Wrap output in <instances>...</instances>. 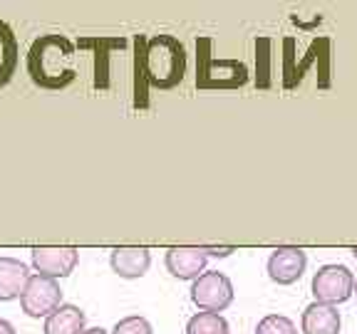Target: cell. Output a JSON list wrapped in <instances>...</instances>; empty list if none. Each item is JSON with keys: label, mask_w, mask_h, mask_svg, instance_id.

* * * * *

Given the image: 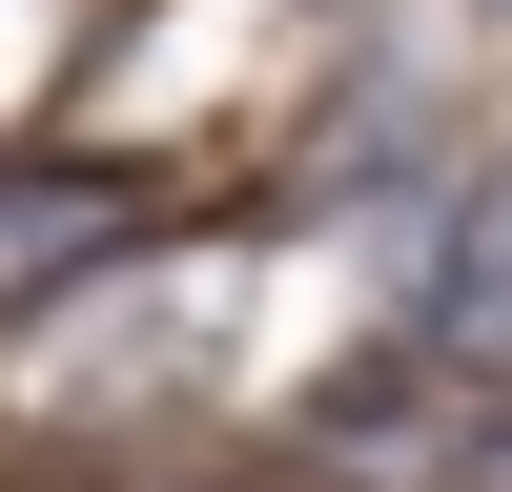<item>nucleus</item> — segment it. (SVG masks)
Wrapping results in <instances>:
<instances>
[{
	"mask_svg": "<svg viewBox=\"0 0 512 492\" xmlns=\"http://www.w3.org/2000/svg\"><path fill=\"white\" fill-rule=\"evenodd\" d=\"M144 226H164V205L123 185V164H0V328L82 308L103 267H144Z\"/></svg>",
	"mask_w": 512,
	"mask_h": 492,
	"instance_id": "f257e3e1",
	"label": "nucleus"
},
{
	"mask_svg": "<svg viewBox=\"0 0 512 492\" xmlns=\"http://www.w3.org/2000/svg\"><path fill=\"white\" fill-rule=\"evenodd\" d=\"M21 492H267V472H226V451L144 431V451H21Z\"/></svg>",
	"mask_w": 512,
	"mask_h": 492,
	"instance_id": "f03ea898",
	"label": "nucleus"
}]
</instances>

* * * * *

**Requirement:**
Gather every line above that contains the string "viewBox".

**Task solution:**
	"mask_svg": "<svg viewBox=\"0 0 512 492\" xmlns=\"http://www.w3.org/2000/svg\"><path fill=\"white\" fill-rule=\"evenodd\" d=\"M144 226H164V205L123 185V164H0V328L82 308L103 267H144Z\"/></svg>",
	"mask_svg": "<svg viewBox=\"0 0 512 492\" xmlns=\"http://www.w3.org/2000/svg\"><path fill=\"white\" fill-rule=\"evenodd\" d=\"M21 492H267V472H226V451L144 431V451H21Z\"/></svg>",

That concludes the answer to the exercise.